Notation:
$I_{k,j}\subseteq (0,1)$ is an interval of length $2^{-k}$.
$\|f\|_p^p=\int_0^1 |f|^p$
$1/p+1/p'=1$
What I got is:
$\large \begin{align*} &2^{kp}\sum_{i=1}^{2^k}\int_{I_{k,j}}[(\int_{I_{k,j}}|f(t)|^p\,dt)2^{-kp/p'}]\,dx\\ &\leq\|f\|_p^p(2^{kp})(2^k)(2^{-k})2^{-kp/p'}\\ &=2^k\|f\|_p^p \end{align*} $
with an extra factor of $2^k$. Did I make any mistake?
I realised my mistake. In my context, $\bigcup_{j=1}^{2^k}I_{k,j}=(0,1)$ (I forgot to mention this). Gordon managed to solve it correctly though.

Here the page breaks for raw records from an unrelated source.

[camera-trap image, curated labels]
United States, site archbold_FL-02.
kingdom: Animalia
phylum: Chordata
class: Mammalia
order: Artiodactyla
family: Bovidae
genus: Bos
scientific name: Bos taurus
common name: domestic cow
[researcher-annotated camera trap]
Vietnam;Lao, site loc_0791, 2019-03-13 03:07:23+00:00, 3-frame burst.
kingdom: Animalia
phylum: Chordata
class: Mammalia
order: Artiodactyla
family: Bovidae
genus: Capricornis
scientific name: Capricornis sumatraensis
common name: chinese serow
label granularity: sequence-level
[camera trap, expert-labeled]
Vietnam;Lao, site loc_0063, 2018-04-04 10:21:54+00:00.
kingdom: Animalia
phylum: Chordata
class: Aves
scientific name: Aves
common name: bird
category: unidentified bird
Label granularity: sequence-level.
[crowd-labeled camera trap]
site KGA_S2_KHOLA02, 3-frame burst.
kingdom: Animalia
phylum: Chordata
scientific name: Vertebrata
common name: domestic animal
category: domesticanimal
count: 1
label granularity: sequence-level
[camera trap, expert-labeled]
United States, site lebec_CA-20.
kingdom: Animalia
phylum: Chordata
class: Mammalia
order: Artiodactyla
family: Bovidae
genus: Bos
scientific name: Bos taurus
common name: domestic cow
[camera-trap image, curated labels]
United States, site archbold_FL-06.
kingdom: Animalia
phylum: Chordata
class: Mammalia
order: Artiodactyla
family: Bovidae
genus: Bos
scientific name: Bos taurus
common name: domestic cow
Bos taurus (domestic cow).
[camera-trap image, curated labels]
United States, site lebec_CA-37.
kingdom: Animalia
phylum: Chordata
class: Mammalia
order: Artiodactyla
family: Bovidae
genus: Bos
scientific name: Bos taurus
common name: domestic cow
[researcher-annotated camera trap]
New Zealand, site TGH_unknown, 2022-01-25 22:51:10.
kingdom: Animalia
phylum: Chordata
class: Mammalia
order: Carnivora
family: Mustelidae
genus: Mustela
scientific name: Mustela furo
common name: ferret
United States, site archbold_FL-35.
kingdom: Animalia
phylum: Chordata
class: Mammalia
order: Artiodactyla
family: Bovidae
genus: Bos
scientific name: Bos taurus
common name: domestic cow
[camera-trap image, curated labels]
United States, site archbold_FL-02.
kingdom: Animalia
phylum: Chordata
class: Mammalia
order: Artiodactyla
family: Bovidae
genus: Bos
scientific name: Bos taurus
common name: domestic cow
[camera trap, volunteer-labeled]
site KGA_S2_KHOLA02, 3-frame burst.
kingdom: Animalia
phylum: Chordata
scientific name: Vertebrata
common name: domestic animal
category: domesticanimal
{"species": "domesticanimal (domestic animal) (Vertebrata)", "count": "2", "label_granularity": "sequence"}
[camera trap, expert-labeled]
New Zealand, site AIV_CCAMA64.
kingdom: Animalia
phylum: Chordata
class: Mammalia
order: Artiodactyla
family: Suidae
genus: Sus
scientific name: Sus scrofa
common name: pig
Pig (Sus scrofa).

Note that \begin{align*} 2^{kp}\sum_{i=1}^{2^k}\int_{I_{k,j}}[(\int_{I_{k,j}}|f(t)|^p\,dt)2^{-kp/p'}]\,dx &= 2^{kp}\sum_{i=1}^{2^k} 2^{-k} 2^{-kp/p'}\int_{I_{k,j}}|f(t)|^p\,dt\\ &=2^{kp-k-kp/p'}\int_0^1|f(t)|^p\,dt\\ &=2^{kp-k-kp(1-1/p)}\int_0^1|f(t)|^p\,dt\\ &=\int_0^1|f(t)|^p\,dt. \end{align*}